Plenty tends to get written about in terms of harmful effects of climate change. But thanks to one of our readers who shared this brilliant graphics piece, we learn about the unnoticed damage to the large class of creatures in the animal kingdom – insects. Scientists apparently refer to this as the ‘Insect Apocalypse’. This Reuters article uses some amazing graphics to first show us how huge the insect class is – with over 1 million species, insects make up around two thirds of all animal species on Earth. And the population of insects is supposedly going down at an alarming rate of 2% p.a, thanks to us, humans and our activities on the planet – deforestation, pesticide use, artificial light pollution and climate change. It then talks about the importance of insects to the environment – most notably the foodchain.

““Insects are the food that make all the birds and make all the fish,” said Wagner, who works at the University of Connecticut. “They’re the fabric tethering together every freshwater and terrestrial ecosystem across the planet.”
…Their importance to the environment can’t be understated, scientists say. Insects are crucial to the food web, feeding birds, reptiles and mammals such as bats. For some animals, bugs are simply a treat. Plant-eating orangutans delight in slurping up termites from a teeming hill. Humans, too, see some 2,000 species of insects as food.

But insects are so much more than food. Farmers depend on these critters pollinating crops and churning soil to keep it healthy, among other activities.

  • Insects pollinate more than 75% of global crops, a service valued at up to $577 billion per year, the Intergovernmental Science-Policy Platform on Biodiversity and Ecosystem Services (IPBES) says.
  • In the United States, insects perform services valued in 2006 at an estimated $57 billion per year, according to a study in the journal BioScience.
  • Dung beetles alone are worth some $380 million per year to the U.S. cattle industry for their work breaking down manure and churning rangeland soil, the study found.

With fewer insects, “we’d have less food,” said ecologist Dave Goulson at the University of Sussex. “We’d see yields dropping of all of these crops.”
And in nature, about 80% of wild plants rely on insects for pollination. “If insects continue to decline,” Goulson said, “expect some pretty dire consequences for ecosystems generally — and for people.”
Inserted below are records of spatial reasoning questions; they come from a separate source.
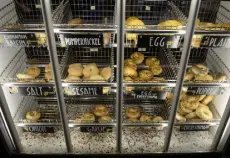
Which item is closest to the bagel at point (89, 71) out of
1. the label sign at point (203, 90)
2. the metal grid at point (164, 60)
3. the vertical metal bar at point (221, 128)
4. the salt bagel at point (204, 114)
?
the metal grid at point (164, 60)

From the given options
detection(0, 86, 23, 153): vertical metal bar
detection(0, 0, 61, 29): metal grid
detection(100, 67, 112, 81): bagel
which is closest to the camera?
detection(0, 86, 23, 153): vertical metal bar

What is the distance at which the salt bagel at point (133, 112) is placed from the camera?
309 cm

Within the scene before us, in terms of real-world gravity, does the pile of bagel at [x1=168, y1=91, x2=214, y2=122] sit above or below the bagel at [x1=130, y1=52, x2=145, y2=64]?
below

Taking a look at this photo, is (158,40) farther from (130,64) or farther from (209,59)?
(209,59)

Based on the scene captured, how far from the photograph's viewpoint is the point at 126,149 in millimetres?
3051

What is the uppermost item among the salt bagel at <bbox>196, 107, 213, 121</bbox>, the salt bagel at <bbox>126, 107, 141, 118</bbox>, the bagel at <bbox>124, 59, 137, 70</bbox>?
the bagel at <bbox>124, 59, 137, 70</bbox>

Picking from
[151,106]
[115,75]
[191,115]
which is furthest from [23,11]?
[191,115]

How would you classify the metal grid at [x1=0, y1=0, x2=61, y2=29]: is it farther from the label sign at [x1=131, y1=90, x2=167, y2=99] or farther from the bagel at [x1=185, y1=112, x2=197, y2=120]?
the bagel at [x1=185, y1=112, x2=197, y2=120]

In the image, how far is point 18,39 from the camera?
228cm

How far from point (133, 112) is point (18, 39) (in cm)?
149

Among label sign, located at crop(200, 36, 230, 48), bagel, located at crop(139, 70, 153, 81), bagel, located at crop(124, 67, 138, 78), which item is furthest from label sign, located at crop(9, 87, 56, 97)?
label sign, located at crop(200, 36, 230, 48)

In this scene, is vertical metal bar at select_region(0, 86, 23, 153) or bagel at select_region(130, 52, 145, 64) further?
bagel at select_region(130, 52, 145, 64)

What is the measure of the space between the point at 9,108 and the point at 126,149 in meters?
1.33

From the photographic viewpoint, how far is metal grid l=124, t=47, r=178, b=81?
2889 millimetres
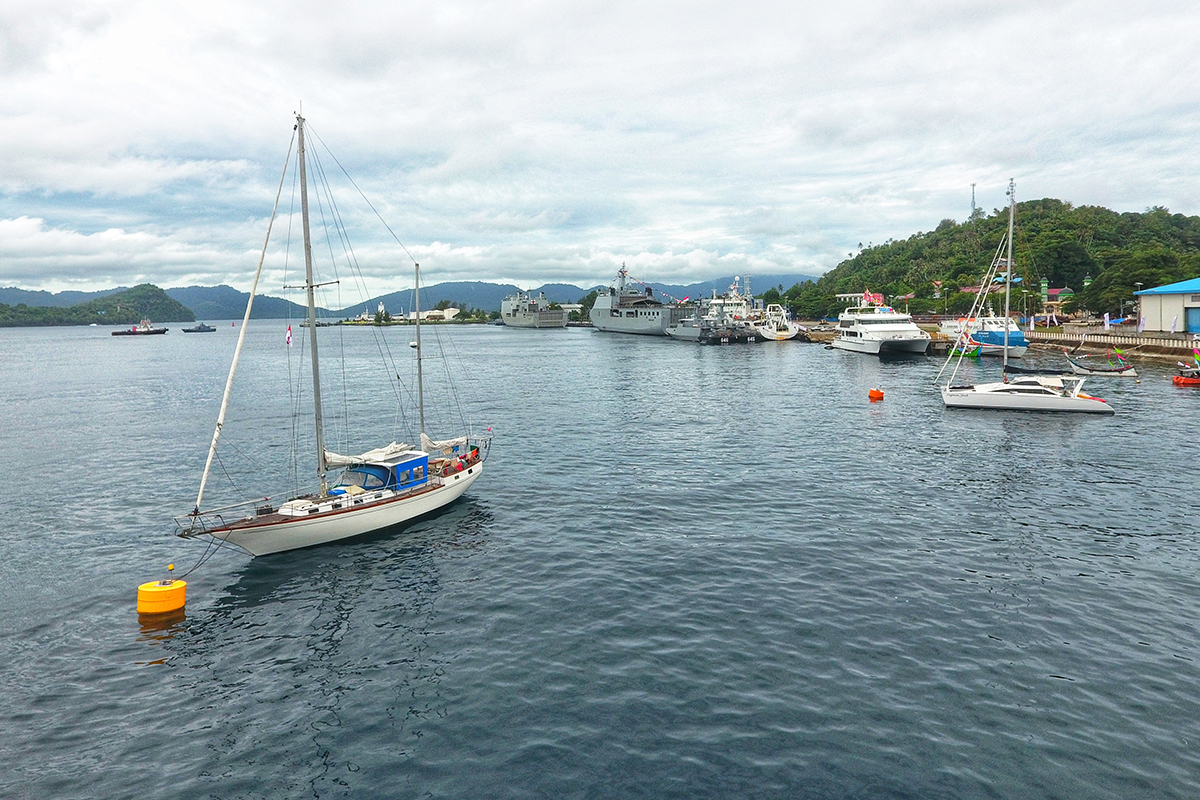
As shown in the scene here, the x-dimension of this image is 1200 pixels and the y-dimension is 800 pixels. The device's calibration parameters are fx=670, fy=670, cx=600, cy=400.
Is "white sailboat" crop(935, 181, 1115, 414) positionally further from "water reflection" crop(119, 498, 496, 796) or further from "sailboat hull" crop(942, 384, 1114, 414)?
"water reflection" crop(119, 498, 496, 796)

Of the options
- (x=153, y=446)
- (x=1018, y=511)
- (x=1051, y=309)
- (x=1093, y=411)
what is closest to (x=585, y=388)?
(x=153, y=446)

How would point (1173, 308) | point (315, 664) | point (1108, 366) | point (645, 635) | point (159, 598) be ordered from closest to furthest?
1. point (315, 664)
2. point (645, 635)
3. point (159, 598)
4. point (1108, 366)
5. point (1173, 308)

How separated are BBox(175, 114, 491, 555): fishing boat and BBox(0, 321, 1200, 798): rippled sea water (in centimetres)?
108

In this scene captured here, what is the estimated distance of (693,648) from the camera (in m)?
21.7

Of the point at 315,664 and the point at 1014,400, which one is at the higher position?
the point at 1014,400

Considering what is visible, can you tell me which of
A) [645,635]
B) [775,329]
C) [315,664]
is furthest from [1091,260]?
[315,664]

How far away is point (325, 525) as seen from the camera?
30.7m

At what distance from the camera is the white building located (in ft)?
310

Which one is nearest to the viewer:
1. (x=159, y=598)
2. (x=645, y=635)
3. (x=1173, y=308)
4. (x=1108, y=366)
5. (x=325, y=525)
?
(x=645, y=635)

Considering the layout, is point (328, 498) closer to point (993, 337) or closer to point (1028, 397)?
point (1028, 397)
What are the predominant causes for the decline in insect population?
“The demise of insects can’t be attributed to any single cause. Populations are facing simultaneous threats, from habitat loss and industrial farming to climate change. Nitrogen overloading from sewage and fertilizers has turned wetlands into dead zones; artificial light is flooding out nighttime skies; and the growth of urban areas has led to concrete sprawl.

“Until recently, loss of land was the single greatest driver” of the decline, Wagner said. “But climate change is becoming a far more severe and ominous threat by drying out parts of the planet that were chronically wet. And that is absolutely catastrophic for a lot of insects.”

The introduction of non-native plants, which can dominate new environments, has also hurt insects. Because many insects have evolved to feed on or fertilize a single plant species, the disruption of the plant world can have an outsized effect. For example, the Tegeticula moth species pollinates California’s famed Joshua trees, with the succulent providing the only food source for the moth’s offspring. If Joshua trees were to disappear, so too could the moth. And vice versa.”

Ironically, not all species of insects are threatened, some are thriving:
““It’s generally the pest insects that are thriving because they’re the ones that breed faster and are favored by human conditions, like all the waste we produce for them to lay their eggs in,” said Sussex’s Goulson.

Climate change is also giving some nuisance species a boost. Rising temperatures are driving major outbreaks of mountain pine bark beetles, which in two decades have decimated roughly 100,000 square miles (260,000 square kilometers) of North American forest. And with warmer, wetter weather, two disease-spreading mosquitoes Aedes aegypti and Aedes albopictus are expected to expand in Asia, North America and Europe, putting an additional 2.3 billion people at risk from dengue fever by 2080, a June 2019 Nature Microbiology study estimated.”